GPU
IB Syllabus: A1.1.2 — GPU, A1.1.3 (HL) — CPU vs GPU comparison
Table of Contents
- Key Concepts
- Worked Examples
- Quick Code Check
- Spot the Error
- Fill in the Blanks
- Predict the Output
- Practice Exercises
- Connections
Key Concepts
What is a GPU?
A GPU (Graphics Processing Unit) is a specialised processor designed for parallel computation. While a CPU has a small number of complex cores optimised for sequential tasks, a GPU contains thousands of simple cores that execute the same operation on many data points simultaneously.
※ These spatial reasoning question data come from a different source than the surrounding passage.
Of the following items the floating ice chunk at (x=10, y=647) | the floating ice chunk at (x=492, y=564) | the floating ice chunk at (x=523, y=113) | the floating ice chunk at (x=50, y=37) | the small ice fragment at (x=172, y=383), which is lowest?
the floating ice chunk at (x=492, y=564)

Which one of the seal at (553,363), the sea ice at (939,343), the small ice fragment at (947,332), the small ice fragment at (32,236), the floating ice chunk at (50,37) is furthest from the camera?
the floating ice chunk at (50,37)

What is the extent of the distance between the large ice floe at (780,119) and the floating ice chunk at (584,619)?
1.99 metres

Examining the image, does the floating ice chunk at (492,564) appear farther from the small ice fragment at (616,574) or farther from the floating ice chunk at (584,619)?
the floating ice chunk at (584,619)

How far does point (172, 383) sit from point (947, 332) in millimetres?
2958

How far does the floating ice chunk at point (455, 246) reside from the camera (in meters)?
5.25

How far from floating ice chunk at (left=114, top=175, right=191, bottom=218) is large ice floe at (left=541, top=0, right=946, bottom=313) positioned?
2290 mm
GPUs were originally built for graphics rendering — calculating the colour and position of millions of pixels every frame. Today they are also used for general-purpose computing (GPGPU), where any problem that involves repetitive calculations on large datasets can benefit from GPU acceleration.
Real-World Applications
- Gaming — rendering 3D graphics in real-time; calculating lighting, shadows, and textures for millions of pixels per frame
- AI / Machine Learning — training neural networks involves massive matrix multiplications that map perfectly to parallel execution
- Scientific simulations — weather modelling, molecular dynamics, fluid simulations — all require the same calculation applied to millions of data points
- Video rendering — encoding and decoding video frames in parallel dramatically reduces processing time
- Cryptocurrency mining — performing billions of hash calculations in parallel (historical note: this drove GPU shortages in 2017-2021)
GPU Architecture Overview
A GPU is organised into Streaming Multiprocessors (SMs), each containing many simple cores. Key architectural features include:
- Massive parallelism — thousands of cores working simultaneously
- High memory bandwidth — optimised for moving large amounts of data quickly (throughput), rather than accessing individual values quickly (latency)
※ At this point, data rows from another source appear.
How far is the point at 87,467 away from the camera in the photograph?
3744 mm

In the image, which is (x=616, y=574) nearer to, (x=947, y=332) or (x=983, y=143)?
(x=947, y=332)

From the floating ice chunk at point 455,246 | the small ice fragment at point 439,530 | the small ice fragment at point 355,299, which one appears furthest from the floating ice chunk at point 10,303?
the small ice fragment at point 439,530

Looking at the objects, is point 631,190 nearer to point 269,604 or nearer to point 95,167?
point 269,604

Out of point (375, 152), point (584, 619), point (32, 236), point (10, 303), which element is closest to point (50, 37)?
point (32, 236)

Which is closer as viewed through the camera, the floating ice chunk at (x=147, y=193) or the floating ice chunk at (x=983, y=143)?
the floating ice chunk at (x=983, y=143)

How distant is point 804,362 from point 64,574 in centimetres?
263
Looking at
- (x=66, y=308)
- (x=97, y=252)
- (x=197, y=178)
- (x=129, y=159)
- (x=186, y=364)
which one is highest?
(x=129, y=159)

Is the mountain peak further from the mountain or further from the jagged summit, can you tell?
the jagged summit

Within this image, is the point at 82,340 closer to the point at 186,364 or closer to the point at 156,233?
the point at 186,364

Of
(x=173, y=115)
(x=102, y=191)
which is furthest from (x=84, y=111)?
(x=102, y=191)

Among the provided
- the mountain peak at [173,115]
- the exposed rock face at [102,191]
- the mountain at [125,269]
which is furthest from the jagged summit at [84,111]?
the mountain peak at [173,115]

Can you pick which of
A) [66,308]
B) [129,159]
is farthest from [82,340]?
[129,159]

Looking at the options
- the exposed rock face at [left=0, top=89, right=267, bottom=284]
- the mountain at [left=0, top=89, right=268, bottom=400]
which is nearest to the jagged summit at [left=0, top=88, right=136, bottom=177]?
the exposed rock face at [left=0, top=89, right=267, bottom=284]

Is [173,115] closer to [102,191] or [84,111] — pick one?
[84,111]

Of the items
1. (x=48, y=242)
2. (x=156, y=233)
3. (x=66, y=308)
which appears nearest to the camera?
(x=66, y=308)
- SIMD processing — Same Instruction, Multiple Data — every core executes the same instruction on different data points at the same time
- Simple cores — each core is far less capable than a CPU core, but the sheer number of them compensates when the workload is parallelisable
Enrichment: Rendering Pipeline
This goes beyond the IB syllabus but helps build understanding.
When a GPU renders a 3D scene, data flows through a series of stages called the rendering pipeline:
- Vertex processing — transforms 3D coordinates of each vertex (corner point) into 2D screen positions; applies rotation, scaling, and perspective
- Rasterization — converts the geometric shapes (triangles) into individual pixels on the screen; determines which pixels each triangle covers
- Fragment processing — calculates the final colour of each pixel by applying textures, lighting, and shading effects
- Display — the completed frame is sent to the monitor’s frame buffer for display
Each stage processes many elements in parallel — thousands of vertices, then millions of pixels — which is why GPUs need so many cores.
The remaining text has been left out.